怒鳴り散らされる方が、よほど楽だったはずだ。激しい叱責ならば、理屈で言い返せたかもしれない。しかし、相沢が放った静かな絶望は、朝比奈の心にある「誇り」そのものを真っ向から否定するような重みを持って、逃げ場を奪い去っていった。
「どけ、命令違反は問わない。今すぐ対象から離れろ」
相沢の瞳が、静かに、そして鋭く細められる。周囲の空気が、凍てつくような冷たさに支配された。

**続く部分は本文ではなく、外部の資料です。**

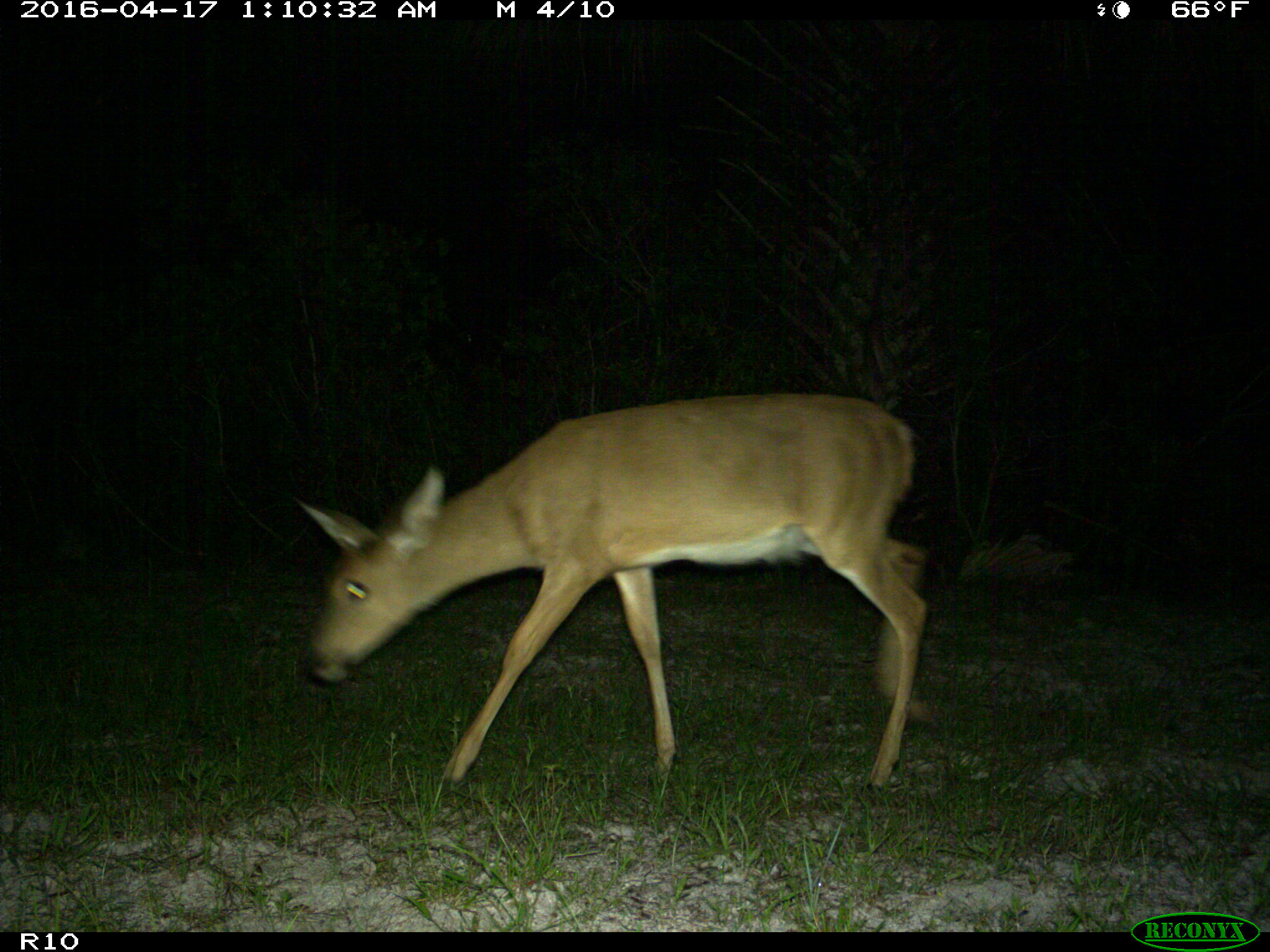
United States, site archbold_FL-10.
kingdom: Animalia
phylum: Chordata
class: Mammalia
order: Artiodactyla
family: Cervidae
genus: Odocoileus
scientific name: Odocoileus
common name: deer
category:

憂は、過呼吸で息を整えることさえできなくなっていた。
隊員、拘束具、車両。逃げ場はない。自分の手の震えが、今までにないほど激しくなり、指先からドロリとした黒い粒子が噴き出す。
「止まれ……っ、嫌だ、頼むから……!」
制御が完全に崩壊しかけたその瞬間、朝比奈英希が憂の目の前に深く踏み出した。憂と隊員たちの間を、自らの身体で完全に遮断するように。
「待ってください!」
隊員たちが動きを止める。相沢は、朝比奈の背中を、ただじっと見つめていた。
「彼は混乱しているんだ!今拘束したら能力が暴走して、隊員の命にも関わる!ただの殺し合いになる!」
朝比奈は振り返らない。憂を護る盾のように、相沢と特災府に向き合い続ける。
「……何をするつもりだ、朝比奈」
相沢の静かな問い。朝比奈はゆっくりと息を吸い、腹の底から、震える声で叫んだ。
「……これは。俺の知っている保護ではありません!」
路地裏に、朝比奈の叫びが響き渡った。
誰も口を開かない。
憂は、呆然と目の前の背中を見つめていた。先ほどまで自分を追っていた人間が、今、組織の掟を破り、自分のために命を懸けて立ちはだかっている。
夕暮れの薄光が、二人の影を長く、そして重なり合うように路地へと落としていた。朝比奈英希の背中から伝わる、決して折れない強い意志。それは、絶望に支配されていた憂の心の中に、今までになかった灯火を静かに点そうとしていた。